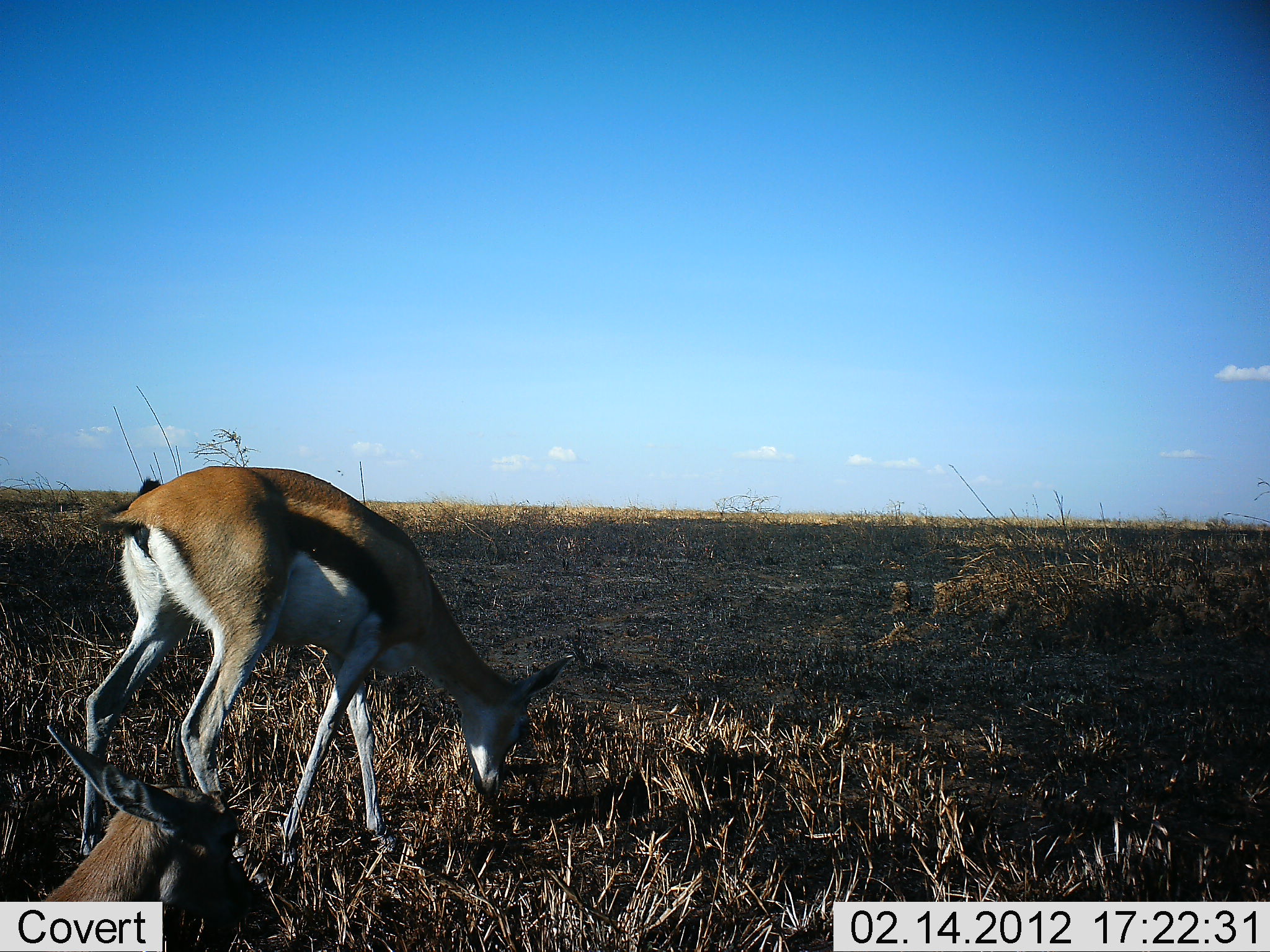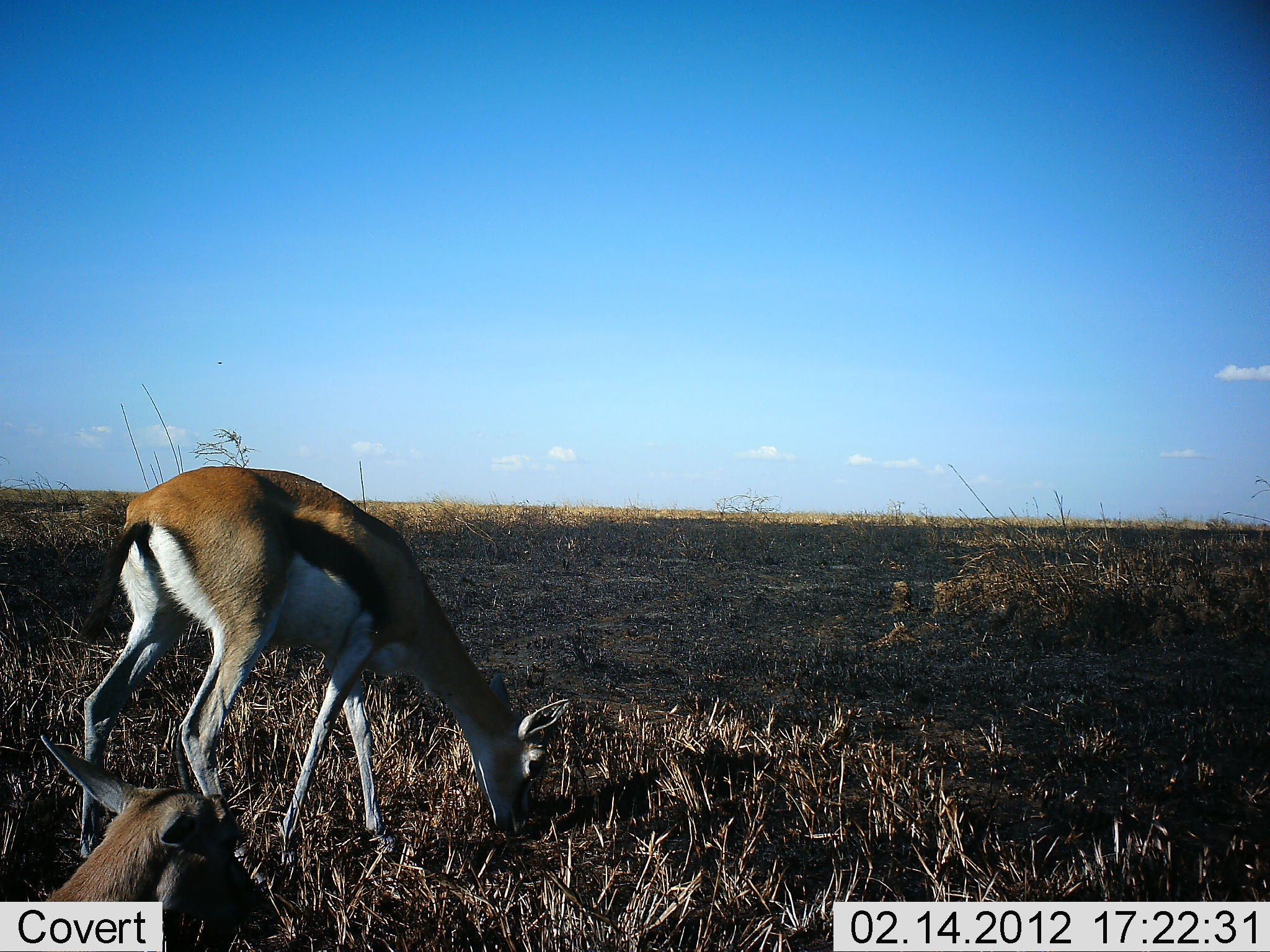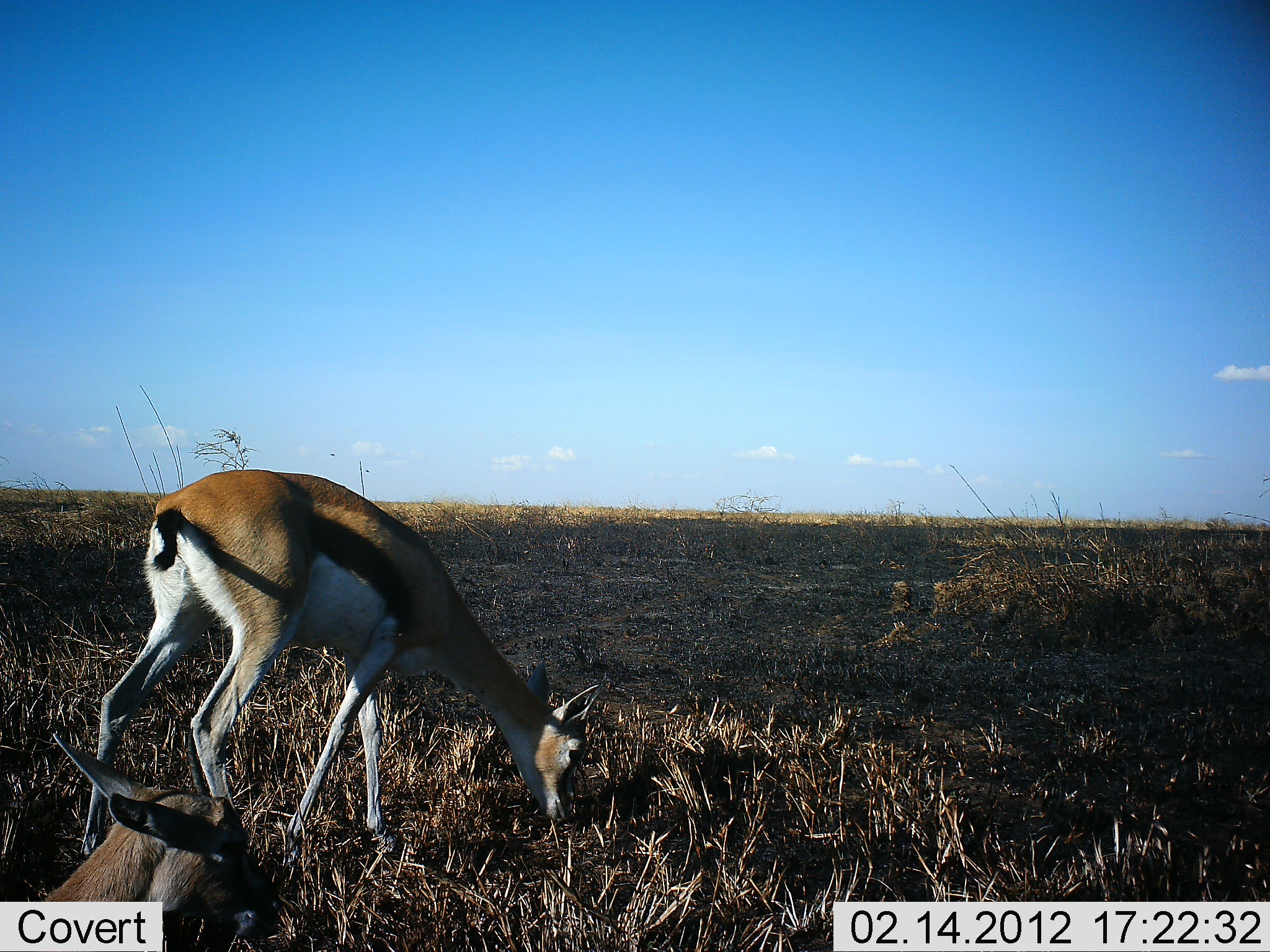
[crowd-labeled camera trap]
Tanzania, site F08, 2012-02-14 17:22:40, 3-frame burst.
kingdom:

### Work item
Each line from the one holding "Tanzania, site F08, 2012-02-14" through the last line of the data is to be transcribed exactly, with nothing else added.

### Answer box
Tanzania, site F08, 2012-02-14 17:22:40, 3-frame burst.
kingdom:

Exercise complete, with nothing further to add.